The building originally stood at 117–125 N. Clinton Street. In 1907, it was sold to the Chicago and Northwestern Railroad. In 1908, the building was moved 52 feet south and 168 feet east to its current location, (Note: Street number 344 N. Canal was 112 N. Canal before the 1909 street renumbering of Chicago.) in order to make way for the construction of the new Chicago and North Western Terminal, at a cost of $50,000. The William Grace Company was contracted to perform the move, and hired Chicago engineer Harvey Sheeler, who had successfully moved several large buildings previously. At the time, this was the largest building ever moved.

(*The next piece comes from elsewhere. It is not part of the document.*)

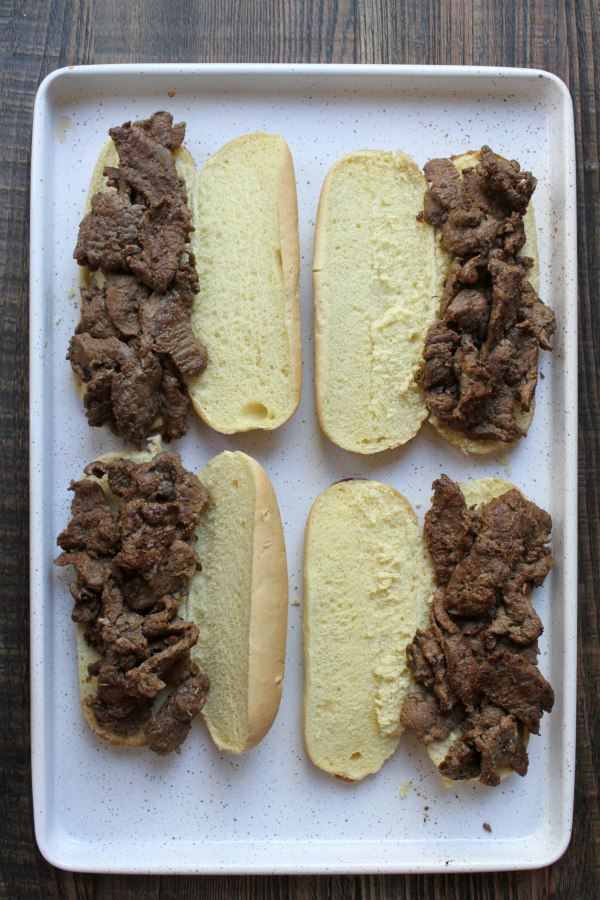 cajun cheesesteak sandwiches open faced on white baking sheet ready to add cheese and bake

In 1929, the Chicago and Northwestern Railroad began leasing the building to Producers Warehouse. In 1947, the building was sold to the owner of Producers Warehouse for $75,000. William J. Cassidy Tire & Auto Supply Co. purchased the building for $250,000 in 1970, and it became the headquarters of Cassidy Tire.

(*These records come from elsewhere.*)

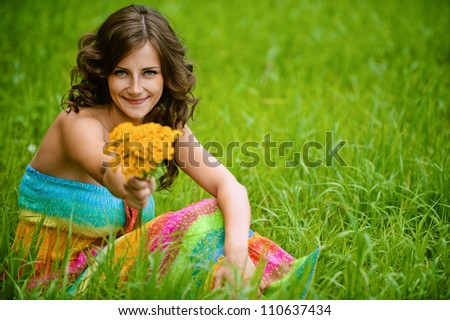 Beautiful young woman close-up in colorful dress sitting on grass with bouquet of yellow flowers, against green of summer park.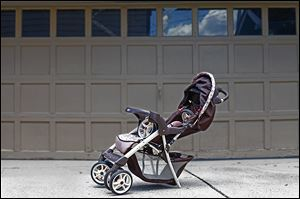 The damaged stroller at Sandra Vollmar's home serves as a reminder that the driver involved has not yet been caught.
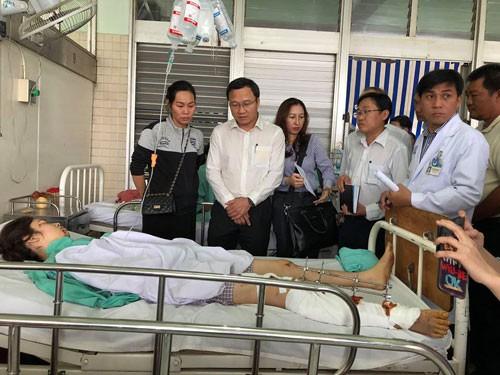 Ông Khuất Việt Hùng (thứ hai từ trái qua) thăm hỏi các nạn nhân tại Bệnh viện Chợ Rẫy (TP HCM) Ảnh: TRỊNH THIỆP.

In 2019, The Habitat Company signed a contract to purchase the property, with intent to demolish the building and build a 33 story apartment building on the site. However, Preservation Chicago fought to have the building designated a Chicago Landmark and preserved as part of the residential development planned for the site. In February 2021, Preservation Chicago listed the Wm. J. Cassidy Tire Building as one of Chicago's most endangered buildings.

Demolition began in March 2022, followed by groundbreaking that October.The new apartment complex, dubbed "Cassidy on Canal", was finished in 2024. Some of the original bricks of the Wm. J. Cassidy Tire Building were incorporated into the design.